At or before the effective date of such Common Stock Change Event, the Company and the resulting, surviving or transferee Person (if not the Company) of such Common Stock Change Event (the “Successor Person”) will execute and deliver such instruments or agreements that (x) provides for subsequent conversions of this Note in the manner set forth in this Section 8(I); (y) provides for subsequent adjustments to the Conversion Rate pursuant to Section 8(F), Section 8(G) and Section 8(H) in a manner consistent with this Section 8(I); and (z) contains such other provisions as the Company reasonably determines are appropriate to preserve the economic interests of the Holder and to give effect to the provisions of this Section 8(I). If the Reference Property includes shares of stock or other securities or assets of a Person other than the Successor Person, then such other Person will also execute such instruments or agreements and such instruments or agreements will contain such additional provisions the Company reasonably determines are appropriate to preserve the economic interests of the Holder.

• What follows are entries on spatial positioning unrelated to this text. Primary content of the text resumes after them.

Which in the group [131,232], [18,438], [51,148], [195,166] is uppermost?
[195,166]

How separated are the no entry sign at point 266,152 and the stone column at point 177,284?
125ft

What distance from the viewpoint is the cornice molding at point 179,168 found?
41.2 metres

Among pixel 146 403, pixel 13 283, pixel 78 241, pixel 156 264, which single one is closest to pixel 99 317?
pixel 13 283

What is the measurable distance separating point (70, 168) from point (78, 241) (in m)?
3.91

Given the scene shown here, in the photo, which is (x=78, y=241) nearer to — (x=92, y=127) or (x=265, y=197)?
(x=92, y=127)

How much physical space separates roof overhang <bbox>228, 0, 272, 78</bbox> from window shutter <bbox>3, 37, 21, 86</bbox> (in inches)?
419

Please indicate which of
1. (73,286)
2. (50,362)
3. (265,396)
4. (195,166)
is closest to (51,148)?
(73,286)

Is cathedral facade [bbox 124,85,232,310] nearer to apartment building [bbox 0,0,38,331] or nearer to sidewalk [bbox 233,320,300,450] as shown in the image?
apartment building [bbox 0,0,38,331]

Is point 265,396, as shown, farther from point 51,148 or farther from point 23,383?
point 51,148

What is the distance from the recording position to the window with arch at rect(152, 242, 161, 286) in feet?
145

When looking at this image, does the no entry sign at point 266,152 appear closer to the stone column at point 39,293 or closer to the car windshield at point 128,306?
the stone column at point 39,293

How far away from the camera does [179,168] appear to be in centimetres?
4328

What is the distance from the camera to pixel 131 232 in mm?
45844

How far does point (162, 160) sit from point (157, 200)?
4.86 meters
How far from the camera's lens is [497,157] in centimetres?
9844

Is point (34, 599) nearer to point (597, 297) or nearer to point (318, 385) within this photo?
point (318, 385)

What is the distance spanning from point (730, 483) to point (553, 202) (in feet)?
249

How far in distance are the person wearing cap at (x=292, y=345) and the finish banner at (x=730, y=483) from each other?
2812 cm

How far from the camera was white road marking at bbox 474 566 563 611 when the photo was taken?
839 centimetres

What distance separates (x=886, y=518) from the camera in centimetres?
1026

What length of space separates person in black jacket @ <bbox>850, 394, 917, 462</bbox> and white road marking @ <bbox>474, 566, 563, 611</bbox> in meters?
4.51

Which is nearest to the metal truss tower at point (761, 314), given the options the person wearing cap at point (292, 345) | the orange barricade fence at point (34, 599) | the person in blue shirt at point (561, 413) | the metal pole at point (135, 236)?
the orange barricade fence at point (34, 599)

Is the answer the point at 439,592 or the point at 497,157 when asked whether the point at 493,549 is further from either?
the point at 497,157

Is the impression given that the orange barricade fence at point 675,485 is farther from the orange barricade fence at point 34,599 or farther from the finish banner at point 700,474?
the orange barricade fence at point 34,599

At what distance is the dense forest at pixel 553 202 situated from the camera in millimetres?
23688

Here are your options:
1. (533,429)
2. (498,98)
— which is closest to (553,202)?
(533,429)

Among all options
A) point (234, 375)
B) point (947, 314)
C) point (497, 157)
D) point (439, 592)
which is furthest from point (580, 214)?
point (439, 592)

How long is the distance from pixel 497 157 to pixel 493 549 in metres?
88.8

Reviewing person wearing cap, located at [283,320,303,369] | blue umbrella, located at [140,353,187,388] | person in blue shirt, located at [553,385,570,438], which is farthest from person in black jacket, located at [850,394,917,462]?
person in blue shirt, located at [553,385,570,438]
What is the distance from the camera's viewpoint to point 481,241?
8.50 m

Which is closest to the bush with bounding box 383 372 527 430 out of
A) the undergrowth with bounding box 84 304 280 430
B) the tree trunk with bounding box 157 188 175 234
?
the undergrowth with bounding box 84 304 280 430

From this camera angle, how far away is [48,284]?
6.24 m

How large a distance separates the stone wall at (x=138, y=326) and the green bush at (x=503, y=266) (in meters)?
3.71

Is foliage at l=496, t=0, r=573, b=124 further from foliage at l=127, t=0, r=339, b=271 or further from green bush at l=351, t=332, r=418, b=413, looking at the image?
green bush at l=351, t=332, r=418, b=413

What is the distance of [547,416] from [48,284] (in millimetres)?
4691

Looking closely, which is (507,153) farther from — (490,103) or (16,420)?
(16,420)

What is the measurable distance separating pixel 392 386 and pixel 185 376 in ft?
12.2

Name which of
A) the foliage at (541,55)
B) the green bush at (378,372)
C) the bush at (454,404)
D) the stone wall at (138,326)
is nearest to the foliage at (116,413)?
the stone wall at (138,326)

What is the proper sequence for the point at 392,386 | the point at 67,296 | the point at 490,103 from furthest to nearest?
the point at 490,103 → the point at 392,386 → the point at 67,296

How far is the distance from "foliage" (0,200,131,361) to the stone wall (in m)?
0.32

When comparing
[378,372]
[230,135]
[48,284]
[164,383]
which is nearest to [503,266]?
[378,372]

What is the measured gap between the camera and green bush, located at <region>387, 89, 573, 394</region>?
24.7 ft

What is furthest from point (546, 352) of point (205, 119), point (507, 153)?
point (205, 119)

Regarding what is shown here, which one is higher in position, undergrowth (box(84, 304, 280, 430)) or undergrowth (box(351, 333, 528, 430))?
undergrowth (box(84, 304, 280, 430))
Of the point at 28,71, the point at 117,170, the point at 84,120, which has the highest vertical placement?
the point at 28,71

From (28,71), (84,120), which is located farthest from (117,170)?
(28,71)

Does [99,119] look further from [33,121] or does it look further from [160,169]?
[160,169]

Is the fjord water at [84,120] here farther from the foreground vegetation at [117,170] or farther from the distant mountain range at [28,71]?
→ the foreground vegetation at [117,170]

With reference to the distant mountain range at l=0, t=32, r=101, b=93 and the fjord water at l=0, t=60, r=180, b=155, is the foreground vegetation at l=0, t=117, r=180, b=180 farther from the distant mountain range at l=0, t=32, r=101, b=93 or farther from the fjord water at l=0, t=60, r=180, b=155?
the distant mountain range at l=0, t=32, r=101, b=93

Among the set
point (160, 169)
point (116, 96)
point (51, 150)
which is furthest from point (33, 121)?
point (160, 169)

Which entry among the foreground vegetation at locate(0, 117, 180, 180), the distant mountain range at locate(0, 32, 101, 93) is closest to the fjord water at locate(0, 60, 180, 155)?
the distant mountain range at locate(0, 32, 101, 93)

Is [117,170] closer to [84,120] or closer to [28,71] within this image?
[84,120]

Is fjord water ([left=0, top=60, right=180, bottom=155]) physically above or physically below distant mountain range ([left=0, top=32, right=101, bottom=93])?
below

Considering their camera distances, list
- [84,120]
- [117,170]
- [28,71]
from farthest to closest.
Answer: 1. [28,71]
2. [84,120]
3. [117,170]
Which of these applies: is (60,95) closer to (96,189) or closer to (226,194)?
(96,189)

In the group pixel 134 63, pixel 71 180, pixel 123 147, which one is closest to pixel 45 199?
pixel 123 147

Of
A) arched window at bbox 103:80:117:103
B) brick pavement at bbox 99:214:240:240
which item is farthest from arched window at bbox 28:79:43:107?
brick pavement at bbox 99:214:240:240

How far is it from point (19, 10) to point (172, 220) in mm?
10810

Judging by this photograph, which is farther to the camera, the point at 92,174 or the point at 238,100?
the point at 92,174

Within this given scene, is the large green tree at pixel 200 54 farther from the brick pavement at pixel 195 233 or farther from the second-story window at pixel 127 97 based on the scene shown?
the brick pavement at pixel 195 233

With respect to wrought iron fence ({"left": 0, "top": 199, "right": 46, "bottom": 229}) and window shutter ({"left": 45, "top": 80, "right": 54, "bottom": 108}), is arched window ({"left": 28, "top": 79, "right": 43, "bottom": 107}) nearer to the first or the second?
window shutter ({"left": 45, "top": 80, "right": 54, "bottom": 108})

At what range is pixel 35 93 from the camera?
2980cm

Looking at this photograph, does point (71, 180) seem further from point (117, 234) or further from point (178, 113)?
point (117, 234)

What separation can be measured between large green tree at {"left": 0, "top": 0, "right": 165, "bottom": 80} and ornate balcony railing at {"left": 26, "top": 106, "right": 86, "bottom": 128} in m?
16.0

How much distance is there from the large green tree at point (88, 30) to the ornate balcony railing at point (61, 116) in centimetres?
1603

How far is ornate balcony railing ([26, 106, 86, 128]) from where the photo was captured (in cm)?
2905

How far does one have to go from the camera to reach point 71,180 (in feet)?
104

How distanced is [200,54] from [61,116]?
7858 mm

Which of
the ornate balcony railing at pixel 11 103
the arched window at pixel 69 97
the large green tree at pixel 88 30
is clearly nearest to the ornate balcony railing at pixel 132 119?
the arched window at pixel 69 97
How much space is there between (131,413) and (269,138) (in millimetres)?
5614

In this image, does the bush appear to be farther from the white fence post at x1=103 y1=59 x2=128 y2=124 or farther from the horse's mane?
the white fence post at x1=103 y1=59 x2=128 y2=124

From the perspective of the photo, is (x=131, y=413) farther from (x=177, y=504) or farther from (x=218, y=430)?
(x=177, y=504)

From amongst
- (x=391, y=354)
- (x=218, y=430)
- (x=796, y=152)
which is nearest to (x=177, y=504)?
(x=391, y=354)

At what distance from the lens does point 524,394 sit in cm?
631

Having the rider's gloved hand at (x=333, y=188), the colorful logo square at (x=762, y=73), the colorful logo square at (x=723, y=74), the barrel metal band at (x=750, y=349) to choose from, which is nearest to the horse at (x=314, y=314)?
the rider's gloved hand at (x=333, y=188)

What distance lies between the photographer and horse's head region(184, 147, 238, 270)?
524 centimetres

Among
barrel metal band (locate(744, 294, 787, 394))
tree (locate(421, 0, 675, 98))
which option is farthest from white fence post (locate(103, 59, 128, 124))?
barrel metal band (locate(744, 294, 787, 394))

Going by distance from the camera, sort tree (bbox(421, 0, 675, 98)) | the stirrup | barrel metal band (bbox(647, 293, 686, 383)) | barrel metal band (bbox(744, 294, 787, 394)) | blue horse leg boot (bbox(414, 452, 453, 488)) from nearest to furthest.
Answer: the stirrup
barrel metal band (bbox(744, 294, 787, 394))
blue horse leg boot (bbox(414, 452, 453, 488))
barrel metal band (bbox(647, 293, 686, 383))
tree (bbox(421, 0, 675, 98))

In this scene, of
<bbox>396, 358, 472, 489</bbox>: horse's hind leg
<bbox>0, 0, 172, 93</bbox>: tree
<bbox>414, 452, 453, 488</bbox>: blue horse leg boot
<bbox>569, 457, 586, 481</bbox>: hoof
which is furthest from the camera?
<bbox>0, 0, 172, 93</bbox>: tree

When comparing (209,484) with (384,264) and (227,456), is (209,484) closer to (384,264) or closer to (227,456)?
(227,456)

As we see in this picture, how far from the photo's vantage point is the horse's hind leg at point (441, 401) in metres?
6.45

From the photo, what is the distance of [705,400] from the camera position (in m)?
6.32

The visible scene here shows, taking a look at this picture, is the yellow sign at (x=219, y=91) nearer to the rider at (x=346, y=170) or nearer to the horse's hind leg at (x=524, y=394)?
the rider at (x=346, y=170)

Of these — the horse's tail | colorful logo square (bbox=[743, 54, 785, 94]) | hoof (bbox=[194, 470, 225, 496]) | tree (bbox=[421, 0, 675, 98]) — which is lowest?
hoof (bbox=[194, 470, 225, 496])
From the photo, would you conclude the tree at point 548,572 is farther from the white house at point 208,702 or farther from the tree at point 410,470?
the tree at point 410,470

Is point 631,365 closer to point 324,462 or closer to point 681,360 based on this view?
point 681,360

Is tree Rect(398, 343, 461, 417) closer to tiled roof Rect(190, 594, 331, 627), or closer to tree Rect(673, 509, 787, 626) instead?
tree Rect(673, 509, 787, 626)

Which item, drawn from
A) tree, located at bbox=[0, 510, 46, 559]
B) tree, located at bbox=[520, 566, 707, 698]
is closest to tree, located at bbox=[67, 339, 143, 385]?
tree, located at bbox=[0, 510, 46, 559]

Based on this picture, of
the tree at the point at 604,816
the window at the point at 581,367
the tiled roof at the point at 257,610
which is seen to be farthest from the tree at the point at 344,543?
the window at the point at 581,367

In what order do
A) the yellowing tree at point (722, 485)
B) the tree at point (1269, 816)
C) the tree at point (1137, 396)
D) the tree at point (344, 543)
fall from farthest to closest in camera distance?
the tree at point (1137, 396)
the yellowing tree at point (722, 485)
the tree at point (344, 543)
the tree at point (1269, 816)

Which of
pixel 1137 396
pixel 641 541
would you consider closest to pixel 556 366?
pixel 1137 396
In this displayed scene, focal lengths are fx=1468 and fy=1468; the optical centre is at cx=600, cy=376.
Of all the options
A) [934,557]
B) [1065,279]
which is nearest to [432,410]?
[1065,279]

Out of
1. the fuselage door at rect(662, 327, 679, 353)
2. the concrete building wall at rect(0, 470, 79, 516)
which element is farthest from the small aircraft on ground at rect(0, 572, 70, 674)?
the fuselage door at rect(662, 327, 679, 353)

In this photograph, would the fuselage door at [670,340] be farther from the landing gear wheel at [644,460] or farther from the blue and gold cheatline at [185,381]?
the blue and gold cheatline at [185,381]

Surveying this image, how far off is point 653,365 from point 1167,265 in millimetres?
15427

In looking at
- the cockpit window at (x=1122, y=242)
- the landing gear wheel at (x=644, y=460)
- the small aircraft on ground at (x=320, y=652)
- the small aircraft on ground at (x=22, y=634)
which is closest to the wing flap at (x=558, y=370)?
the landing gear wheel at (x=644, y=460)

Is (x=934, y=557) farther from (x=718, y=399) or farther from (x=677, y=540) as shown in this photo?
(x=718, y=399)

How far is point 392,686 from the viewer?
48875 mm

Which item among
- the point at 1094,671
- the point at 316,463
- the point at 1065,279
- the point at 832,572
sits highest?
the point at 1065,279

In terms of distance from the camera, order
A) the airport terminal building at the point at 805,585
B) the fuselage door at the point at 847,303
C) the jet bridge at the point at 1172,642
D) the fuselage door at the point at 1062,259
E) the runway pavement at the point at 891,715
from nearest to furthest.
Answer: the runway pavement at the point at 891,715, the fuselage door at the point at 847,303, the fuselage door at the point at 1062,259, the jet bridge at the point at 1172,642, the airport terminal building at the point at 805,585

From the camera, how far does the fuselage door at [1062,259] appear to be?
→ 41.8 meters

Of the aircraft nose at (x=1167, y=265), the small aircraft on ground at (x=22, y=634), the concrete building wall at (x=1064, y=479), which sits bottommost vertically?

(ii) Notice of Common Stock Change Events. As soon as practicable after learning the anticipated or actual effective date of any Common Stock Change Event, the Company will provide written notice to the Holder of such Common Stock Change Event, including a brief description of such Common Stock Change Event, its anticipated effective date and a brief description of the anticipated change in the conversion right of this Note.
(iii) Compliance Covenant. The Company will not become a party to any Common Stock Change Event unless its terms are consistent with this Section 8(I).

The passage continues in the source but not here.